We targeted 10 clusters and results shows tier 1 clusters (3, 4, 5), tier 2 (6, 7, 9), and tier 3 (0, 1, 2, 8).  We want to be in proximity to well liked venues, so lets examine what the tier 1 and tier 2 clusters look like.

| cluster | city    | likes  |  tier |   |
|---------|---------|--------|-------|---|
| 0       | Houston | 14.5   |  3    |   |
| 1       | Austin  | 7.33   |  3    |   |
| 2       | Dallas  | 10.38  |  3    |   |
| 3       | Houston | 344.0  |  1    |   |
| 4       | Dallas  | 344.0  |  1    |   |
| 5       | Austin  | 382.0  |  1    |   |
| 6       | Houston | 150.67 |  2    |   |
| 7       | Austin  | 171.0  |  2    |   |
| 8       | Dallas  | 6.75   |  3    |   |
| 9       | Dallas  | 150.67 |  2    |   |
|         |         |        |       |   |

- Cluster 3 in Houston is close together and in a central location.
- Cluster 4 in Dallas is very spread out.
- Cluster 5 in Austin is only a single restaurant.

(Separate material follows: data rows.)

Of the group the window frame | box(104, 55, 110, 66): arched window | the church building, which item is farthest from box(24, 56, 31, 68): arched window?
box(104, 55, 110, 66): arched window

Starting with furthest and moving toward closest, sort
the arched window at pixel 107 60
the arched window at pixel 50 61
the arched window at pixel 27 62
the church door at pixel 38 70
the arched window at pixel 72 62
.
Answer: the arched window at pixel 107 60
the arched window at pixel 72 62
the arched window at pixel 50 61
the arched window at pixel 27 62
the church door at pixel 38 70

- Cluster 6 in Houston is spread out.
- Cluster 7 in Austin is only a single restaurant.
- Cluster 9 in Dallas is pretty close together.

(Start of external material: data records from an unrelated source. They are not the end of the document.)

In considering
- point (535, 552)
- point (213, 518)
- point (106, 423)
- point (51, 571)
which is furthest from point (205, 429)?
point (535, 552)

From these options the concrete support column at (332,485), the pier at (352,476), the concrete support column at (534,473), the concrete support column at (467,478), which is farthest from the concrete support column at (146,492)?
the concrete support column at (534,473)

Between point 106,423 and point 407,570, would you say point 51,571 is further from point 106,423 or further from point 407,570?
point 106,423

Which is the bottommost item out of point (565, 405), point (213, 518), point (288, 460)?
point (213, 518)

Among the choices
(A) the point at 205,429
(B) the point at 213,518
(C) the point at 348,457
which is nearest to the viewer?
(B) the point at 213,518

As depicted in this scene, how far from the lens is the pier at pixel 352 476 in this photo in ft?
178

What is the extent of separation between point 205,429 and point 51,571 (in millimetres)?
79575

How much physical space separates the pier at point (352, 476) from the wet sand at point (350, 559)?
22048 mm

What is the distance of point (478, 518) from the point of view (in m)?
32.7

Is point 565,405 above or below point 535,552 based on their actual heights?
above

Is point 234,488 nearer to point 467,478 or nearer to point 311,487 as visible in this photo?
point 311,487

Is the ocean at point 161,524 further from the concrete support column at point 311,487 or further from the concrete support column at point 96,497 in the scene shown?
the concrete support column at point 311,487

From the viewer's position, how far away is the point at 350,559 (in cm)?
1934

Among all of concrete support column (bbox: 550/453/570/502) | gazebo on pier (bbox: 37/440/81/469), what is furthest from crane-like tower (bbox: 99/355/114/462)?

**Cluster 3 in Houston** appears to be our best choice.


---

## Discussion

It's noticeable that using 'Likes' as a primary score isn't sufficient because many venues have scores <2 while the maximums in our case near 400.  Normalizing these values renders the low like counts indistinguishable.  Using proximity across 3 cities also should probably be broken up.  Proximity may have been over weighted as a feature since there are natural large differences across the cities.  Our initial query with Foursquare's /search endpoint may have turned up more results if we used a more general term such as "Asian".  More data/venues would help our model, especially if we split it into 3 different cities and then recompiled the cluster results together.

---

## Conclusion

We have shown that Foursquares data across 3 major Texas cities can help cluster and identify areas of each city to build a restaurant in.  More venue data per city would be preferable if we were to run this experiment again.  More features defined by the client would also help differentiate clusters.

For our case, we have decided to build in the downtown area of Houston, TX.